Eat local? Easy for a Californian to say. Michael Ruhlman responds to Kim Severson’s New York Times piece (registration required) about the increasing demand for locally grown food. “Kim! No one tells me what I’m supposed to do in Cleveland in December.”
While Ruhlman acknowledges that “eating locally is nevertheless important for numerous reasons—from the quality of the food to broader issues such as a sustainable food supply,” he wonders how feasible it is for those outside of California’s balmy climes. “Am I supposed to live on root vegetables and pork confit ALL winter? … How does the Eat Local mandate work in the wintertime heartland?”
Not surprisingly, his blog post has elicited a good amount of feedback—from those in favor of local eating and from those who think the idea is a nonstarter, at least in the winter. “I think it’s telling that the movement to promote the consumption of local in-season foods got its start in a state with a 365 day/year growing season,” observed one reader. “If it had started in Lapland I’d say shoot, I need to take this seriously. But dude, the ground’s frozen here in the winter.”
And there are those who are a bit more (ahem) pointed in their criticism of the ideals. “It’s only a small and vocal minority of unbalanced nuts and shameless panderers to the confused, who fret about where their food comes from while refusing to acknowledge that what most people need, and deserve, is something affordable and good to eat every day,” writes another reader.
Others had suggestions for how to navigate the Midwestern winter question. “How does the Eat Local mandate work in the wintertime heartland? One word: Canning.” This suggestion, however, met with resistance from some readers. “I live in a 750 square foot apartment with a very small freezer … there’s no place for anything else, literally.”
But those who support the Eat Local mandate recommend moderation over full rejection. “Please don’t toss the eat-local baby out with the short-growing-season bathwater!” one of them pleads. Proponents point out that everyone can make some effort without hardship. “Luckily it’s not an all-or-nothing situation,” writes one reader. “Buying locally when you can (during the growing season) and then going to the supermarket when you can’t is a lot better than shopping at the megamart all year long.”
“It is fine to eat oranges in winter,” another reader explains. “For me the idea is to make sure I’m not buying something from afar that is being produced locally—this means in winter (and year round) I buy most of my dairy and meat locally.

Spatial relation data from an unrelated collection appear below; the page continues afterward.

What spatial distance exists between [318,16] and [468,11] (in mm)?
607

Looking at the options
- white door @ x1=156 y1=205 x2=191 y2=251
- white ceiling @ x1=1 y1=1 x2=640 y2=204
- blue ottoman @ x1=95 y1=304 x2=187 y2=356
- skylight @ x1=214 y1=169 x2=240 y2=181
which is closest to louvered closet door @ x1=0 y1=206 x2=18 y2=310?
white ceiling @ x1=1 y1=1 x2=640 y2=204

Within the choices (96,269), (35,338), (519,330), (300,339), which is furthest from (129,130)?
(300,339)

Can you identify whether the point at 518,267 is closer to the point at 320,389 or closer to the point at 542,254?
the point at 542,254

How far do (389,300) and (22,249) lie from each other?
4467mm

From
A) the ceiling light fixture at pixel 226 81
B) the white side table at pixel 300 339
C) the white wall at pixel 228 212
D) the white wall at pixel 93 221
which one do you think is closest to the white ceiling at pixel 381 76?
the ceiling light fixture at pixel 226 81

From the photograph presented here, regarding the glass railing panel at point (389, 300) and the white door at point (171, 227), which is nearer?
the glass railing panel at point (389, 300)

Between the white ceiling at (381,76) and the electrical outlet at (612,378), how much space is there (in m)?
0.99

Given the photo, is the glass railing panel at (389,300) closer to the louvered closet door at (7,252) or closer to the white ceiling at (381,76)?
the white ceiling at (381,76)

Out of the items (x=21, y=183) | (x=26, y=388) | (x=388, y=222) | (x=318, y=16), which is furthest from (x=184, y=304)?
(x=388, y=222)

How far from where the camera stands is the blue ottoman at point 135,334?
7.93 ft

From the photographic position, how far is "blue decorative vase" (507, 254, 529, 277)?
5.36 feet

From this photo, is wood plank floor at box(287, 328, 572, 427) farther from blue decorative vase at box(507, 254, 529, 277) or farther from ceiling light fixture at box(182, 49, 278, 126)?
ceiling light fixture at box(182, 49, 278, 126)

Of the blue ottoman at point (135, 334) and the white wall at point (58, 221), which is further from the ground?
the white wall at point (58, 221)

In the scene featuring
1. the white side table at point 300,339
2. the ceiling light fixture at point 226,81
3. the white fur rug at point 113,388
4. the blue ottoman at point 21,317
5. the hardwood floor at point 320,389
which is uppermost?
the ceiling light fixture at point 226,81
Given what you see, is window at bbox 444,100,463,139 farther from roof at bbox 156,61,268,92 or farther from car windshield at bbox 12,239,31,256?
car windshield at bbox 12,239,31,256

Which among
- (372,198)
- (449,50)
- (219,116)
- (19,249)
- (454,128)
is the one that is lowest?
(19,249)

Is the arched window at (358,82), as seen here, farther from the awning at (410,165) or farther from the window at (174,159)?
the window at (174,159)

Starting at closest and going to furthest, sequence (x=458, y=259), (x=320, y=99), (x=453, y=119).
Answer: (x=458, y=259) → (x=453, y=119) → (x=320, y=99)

Prosciutto and French cheeses and other specialty things that aren’t produced locally I buy from independent, locally-owned retailers.”
Perhaps the final word comes from an intrepid Local Eater in Maine, not a state known for a long growing season. “My personal motto is ‘do the best you can’ …. Support local farmers during the growing season, buy storage crops (like potatoes, winter squash, onions, carrots, etc.) in the fall to take you through at least part of the winter … buy local meat and dairy…. If we can source at least some of our vegetables year-round in Maine, I truly don’t understand how the rest of the country finds it such a hardship.”